1. Health. Examples include: Ongoing or specialized treatment required for a physical or mental condition, availability or quality of such treatment in the foreign country, anticipated treatment duration, whether the condition is long term, and whether it is chronic or acute.
2. Financial considerations. Examples include: Future employability, loss due to sale of home or business or termination of a professional practice, a decline in standard of living, ability to recoup short-term losses, cost of extraordinary needs (such as special education or training for children with special needs), or the cost of care for family members such as elderly or sick parents.

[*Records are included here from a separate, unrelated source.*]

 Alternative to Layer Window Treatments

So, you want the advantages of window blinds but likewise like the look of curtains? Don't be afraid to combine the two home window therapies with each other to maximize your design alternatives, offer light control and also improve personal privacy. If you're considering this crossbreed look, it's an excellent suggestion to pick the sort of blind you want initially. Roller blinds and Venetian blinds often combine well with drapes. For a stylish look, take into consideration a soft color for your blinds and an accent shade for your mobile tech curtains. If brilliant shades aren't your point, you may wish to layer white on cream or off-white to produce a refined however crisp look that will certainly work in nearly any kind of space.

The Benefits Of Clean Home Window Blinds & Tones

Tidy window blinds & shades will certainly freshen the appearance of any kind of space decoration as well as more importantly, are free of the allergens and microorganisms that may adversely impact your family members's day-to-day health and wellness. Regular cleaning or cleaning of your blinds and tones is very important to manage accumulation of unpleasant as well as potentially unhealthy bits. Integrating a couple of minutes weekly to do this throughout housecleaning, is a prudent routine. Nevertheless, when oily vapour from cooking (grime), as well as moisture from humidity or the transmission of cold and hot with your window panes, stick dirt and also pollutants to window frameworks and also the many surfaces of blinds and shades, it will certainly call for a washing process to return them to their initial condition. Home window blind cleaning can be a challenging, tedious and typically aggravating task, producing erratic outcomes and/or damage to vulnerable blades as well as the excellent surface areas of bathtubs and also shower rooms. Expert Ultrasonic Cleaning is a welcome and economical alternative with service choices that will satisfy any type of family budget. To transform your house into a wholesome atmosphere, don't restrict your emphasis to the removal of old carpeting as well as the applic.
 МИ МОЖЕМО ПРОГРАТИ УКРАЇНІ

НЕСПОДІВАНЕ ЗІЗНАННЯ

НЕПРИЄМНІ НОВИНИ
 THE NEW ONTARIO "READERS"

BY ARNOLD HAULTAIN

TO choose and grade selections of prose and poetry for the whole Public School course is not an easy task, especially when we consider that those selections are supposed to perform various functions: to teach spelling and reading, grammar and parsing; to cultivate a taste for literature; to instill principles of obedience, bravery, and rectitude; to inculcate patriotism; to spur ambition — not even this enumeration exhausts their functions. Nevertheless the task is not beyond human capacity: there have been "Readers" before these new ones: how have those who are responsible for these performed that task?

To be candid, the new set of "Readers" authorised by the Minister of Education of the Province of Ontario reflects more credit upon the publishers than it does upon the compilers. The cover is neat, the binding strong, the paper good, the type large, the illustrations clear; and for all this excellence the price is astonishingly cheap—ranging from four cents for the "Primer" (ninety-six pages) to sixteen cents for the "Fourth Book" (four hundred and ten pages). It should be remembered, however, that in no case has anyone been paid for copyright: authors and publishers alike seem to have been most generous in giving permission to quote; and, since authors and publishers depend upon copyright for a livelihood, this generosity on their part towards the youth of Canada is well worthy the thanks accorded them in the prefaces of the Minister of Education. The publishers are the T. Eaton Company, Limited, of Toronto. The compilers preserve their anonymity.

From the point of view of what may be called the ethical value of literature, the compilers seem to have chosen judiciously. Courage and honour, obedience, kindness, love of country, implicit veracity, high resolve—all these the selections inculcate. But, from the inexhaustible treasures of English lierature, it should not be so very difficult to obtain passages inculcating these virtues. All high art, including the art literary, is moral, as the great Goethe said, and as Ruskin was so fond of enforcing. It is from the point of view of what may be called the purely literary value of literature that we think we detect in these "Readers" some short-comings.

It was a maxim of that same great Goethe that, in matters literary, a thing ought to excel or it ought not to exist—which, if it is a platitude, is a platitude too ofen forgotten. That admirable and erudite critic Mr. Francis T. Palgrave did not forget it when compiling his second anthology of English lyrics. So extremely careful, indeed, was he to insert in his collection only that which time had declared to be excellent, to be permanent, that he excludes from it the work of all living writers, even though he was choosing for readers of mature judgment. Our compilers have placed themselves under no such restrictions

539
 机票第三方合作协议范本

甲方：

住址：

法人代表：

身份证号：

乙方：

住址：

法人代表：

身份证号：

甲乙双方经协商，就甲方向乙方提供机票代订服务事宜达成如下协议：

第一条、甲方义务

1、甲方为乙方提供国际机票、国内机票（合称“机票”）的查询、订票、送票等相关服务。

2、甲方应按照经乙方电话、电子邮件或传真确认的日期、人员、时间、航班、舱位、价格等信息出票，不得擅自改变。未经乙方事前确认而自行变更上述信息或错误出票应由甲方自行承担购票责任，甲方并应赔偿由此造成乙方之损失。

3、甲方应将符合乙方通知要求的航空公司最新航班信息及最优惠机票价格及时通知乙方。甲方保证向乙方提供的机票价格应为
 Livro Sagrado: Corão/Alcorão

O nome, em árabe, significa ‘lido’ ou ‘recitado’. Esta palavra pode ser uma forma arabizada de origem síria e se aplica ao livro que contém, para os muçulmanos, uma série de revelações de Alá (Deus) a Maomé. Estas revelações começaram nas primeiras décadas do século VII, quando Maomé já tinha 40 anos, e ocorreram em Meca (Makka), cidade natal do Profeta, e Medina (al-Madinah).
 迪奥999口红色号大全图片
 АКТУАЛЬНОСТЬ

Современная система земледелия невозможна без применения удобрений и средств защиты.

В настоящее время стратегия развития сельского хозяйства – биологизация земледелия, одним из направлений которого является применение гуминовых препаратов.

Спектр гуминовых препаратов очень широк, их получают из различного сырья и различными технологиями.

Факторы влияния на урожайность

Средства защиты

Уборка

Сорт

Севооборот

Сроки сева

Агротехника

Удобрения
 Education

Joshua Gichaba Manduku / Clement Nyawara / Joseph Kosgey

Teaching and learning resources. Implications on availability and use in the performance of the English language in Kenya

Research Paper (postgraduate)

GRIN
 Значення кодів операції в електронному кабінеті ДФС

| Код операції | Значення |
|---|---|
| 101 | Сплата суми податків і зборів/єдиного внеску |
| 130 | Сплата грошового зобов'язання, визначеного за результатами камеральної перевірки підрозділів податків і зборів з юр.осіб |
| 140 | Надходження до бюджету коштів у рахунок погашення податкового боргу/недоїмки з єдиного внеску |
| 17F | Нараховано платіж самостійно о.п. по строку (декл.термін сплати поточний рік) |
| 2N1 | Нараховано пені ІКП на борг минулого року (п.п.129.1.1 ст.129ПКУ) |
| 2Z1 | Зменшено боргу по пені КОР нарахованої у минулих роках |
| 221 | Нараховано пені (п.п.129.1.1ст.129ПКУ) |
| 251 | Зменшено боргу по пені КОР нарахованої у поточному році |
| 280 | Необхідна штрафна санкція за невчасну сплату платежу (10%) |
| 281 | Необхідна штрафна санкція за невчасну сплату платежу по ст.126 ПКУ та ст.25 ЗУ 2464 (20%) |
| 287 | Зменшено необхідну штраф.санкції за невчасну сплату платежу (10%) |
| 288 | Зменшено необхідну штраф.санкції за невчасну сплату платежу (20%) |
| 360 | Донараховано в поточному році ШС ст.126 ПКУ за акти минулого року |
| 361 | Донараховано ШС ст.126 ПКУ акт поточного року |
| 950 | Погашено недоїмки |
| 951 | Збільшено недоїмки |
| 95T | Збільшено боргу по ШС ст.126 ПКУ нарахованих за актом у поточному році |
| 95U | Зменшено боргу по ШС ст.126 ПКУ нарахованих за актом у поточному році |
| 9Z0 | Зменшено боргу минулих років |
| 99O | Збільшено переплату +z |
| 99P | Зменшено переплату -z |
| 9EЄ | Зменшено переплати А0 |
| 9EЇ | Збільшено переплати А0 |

3. Education. Examples include: Loss of opportunity for higher education, lower quality or limited scope of education options, disruption of a current program, requirement to receive education in a foreign language or culture with ensuing loss of time or grade, and availability of special requirements, such as training programs or internships in specific fields.
4. Personal considerations. Examples include: Close relatives in the United States and country of birth or citizenship, separation from spouse or children, ages of involved parties, and length of residence and community ties in the United States.
5. Special factors. Examples include: Cultural, language-related, religious, and ethnic obstacles; valid fears of persecution, physical harm, or injury; social ostracism or stigma; and lack of access to social institutions or structures (official or unofficial) that provide support, guidance, or protection.

What if my spouse or parent is a Lawful Permanent Resident (“LPR”)

Currently the Provisional Unlawful Presence Waiver is only available where the applicant is married to a USC or the son/daughter of a USC. DHS has proposed expanding the program to LPR spouses/parents, but that proposal has not taken effect. See 80 FR 43338-54 (July 22, 2015).